**** TEXT PASSAGE

I was the right age and all, and a Beatles fan since the beginning, but I don't recall asking my parents to fork over five bucks and drive me to Flushing Meadows, which wasn't that far. By then, I think I had tired of the poppy tunes and clean-cut image—even mom liked "Yesterday" and "Michelle." So I took up with grittier bad-boy bands like The Stones and The Kinks, the ones my parents hated. My loss, should've gone.
And In The End
Shea Stadium 1965 was the first time a large outdoor arena was used for a rock concert. It would hardly be the last. A year later, in August 1966, The Beatles played Shea again on their final tour. Between the two concerts America increased its troop level in Vietnam to more than 200,000, igniting the first large anti-war demonstrations. The nation and especially its youth were growing up, and the 1966 Shea Stadium concert, which was far from a sellout, was more sober, less nuts. Interviewed years later, McCartney and Starr forgot about it completely, remembering only the first show in 1965.
In July 2008, just before Shea Stadium was demolished to make way for Citi Field, Billy Joel played the final concert at the historic venue. Among the artists who joined him on stage was Liverpudlian Paul McCartney, who sang the last song ever played at Shea: "Let It Be."

********

* [DIRECTIONS]:
1) From the Shea Stadium passage, write out the text from "And In The End" to "show in 1965.".
2) Condense the paragraph of the Shea Stadium passage that begins "In July 2008" into a short bulleted list that keeps its main facts.
3) According to the Shea Stadium passage, what was the last song ever played at Shea?

**** DATA LINES

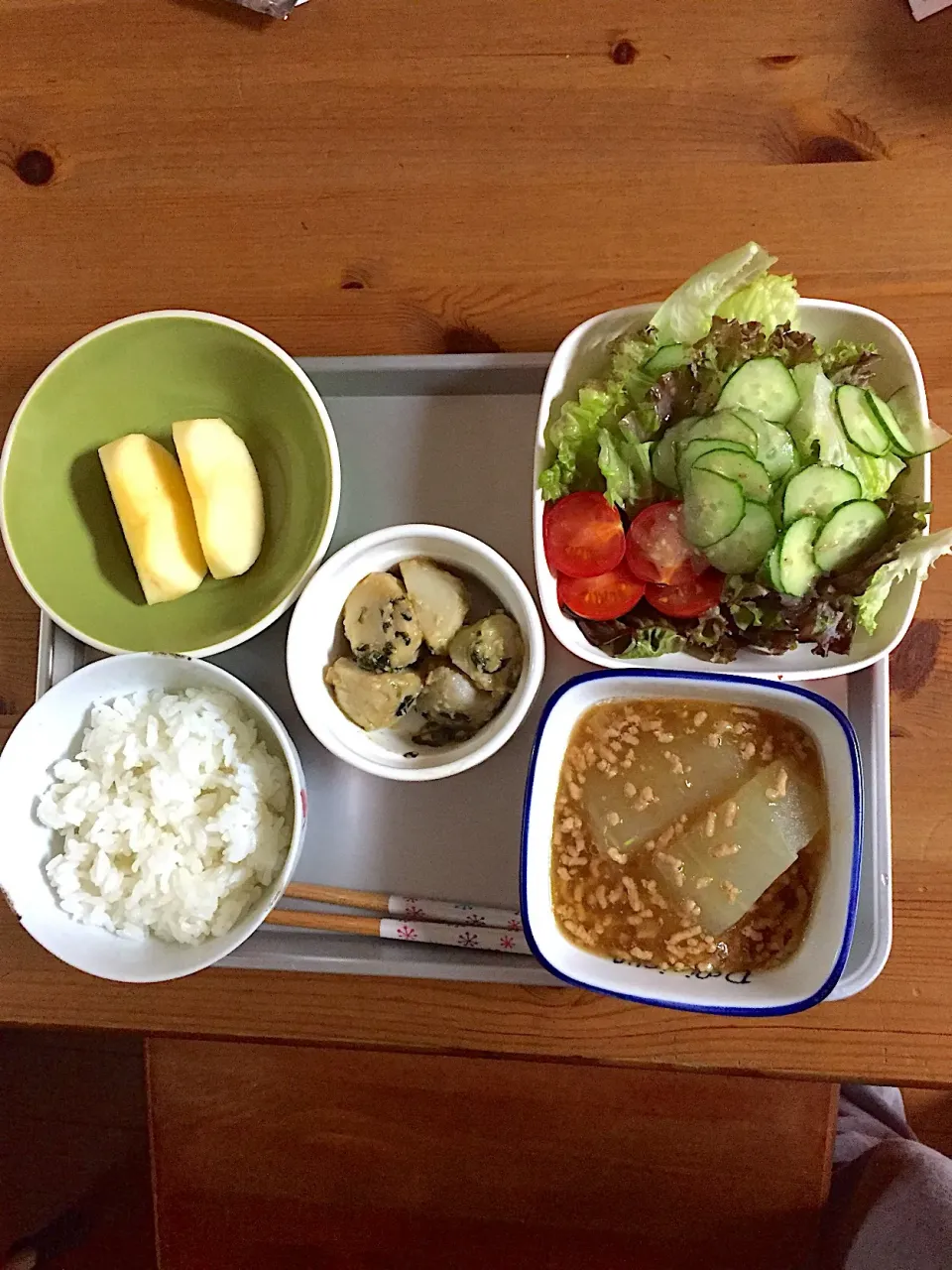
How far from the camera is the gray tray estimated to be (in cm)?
123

********

* [PER-TASK OUTPUTS]:
1)
And In The End
Shea Stadium 1965 was the first time a large outdoor arena was used for a rock concert. It would hardly be the last. A year later, in August 1966, The Beatles played Shea again on their final tour. Between the two concerts America increased its troop level in Vietnam to more than 200,000, igniting the first large anti-war demonstrations. The nation and especially its youth were growing up, and the 1966 Shea Stadium concert, which was far from a sellout, was more sober, less nuts. Interviewed years later, McCartney and Starr forgot about it completely, remembering only the first show in 1965.

2)
- July 2008: Billy Joel played the final concert at Shea Stadium.
- Shea Stadium was about to be demolished to make way for Citi Field.
- Paul McCartney was among the artists who joined Joel on stage.
- McCartney sang "Let It Be," the last song ever played at Shea.

3) "Let It Be," sung by Paul McCartney.